Racism, in other words, is not a matter of intent (which limits it to skinheads and neoNazis and the remaining David Duke's of the world), it's a matter of culture.  It's simply a matter of attitude, of presumption, of fundamental thinking.  And it's as easy as having a political opinion, or a notion of what public policy should be.

We have met the enemy, and he looks a lot like us.

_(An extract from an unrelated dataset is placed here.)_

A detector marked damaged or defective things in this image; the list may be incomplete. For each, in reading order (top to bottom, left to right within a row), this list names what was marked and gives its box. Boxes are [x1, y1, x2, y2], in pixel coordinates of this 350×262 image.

The beginning of wisdom is the recognition that you are involved in the situation, not just observing it.

1 comment:

  1. In his book, I Don't Believe in Atheists, Chris Hedges talks at length about how dangerous it is that people have given up a belief in sin, something that confused me when I first read it but which has become more obvious as I'm exposed to more of the world through the internet. I think that refusal to acknowledge the reality of evil and the temptation to do evil, to harm other people, animals, living beings and the environment we live in, is at the center of the hollowing out of both liberalism and so much of the religion whose existence is meaningless unless the constant determination to not do those things, to fight against those things being done is engaged in. Real liberalism has to consciously be aware of the personal temptation to do evil and to consistently resist it. Which is about as unfashionable an idea as it is possible to imagine.

    There's a world of difference between trying to be a moral person, both personally and civically, and the stock character of the moralist set up in popular literature and entertainment. The second one brings disrepute to the first one. Maybe the second one is inspired by the devil for the purpose of bringing disrepute to the first one. The difference between the two is the recognition of personal guilt and personal vulnerability, remaining low due to that consciousness.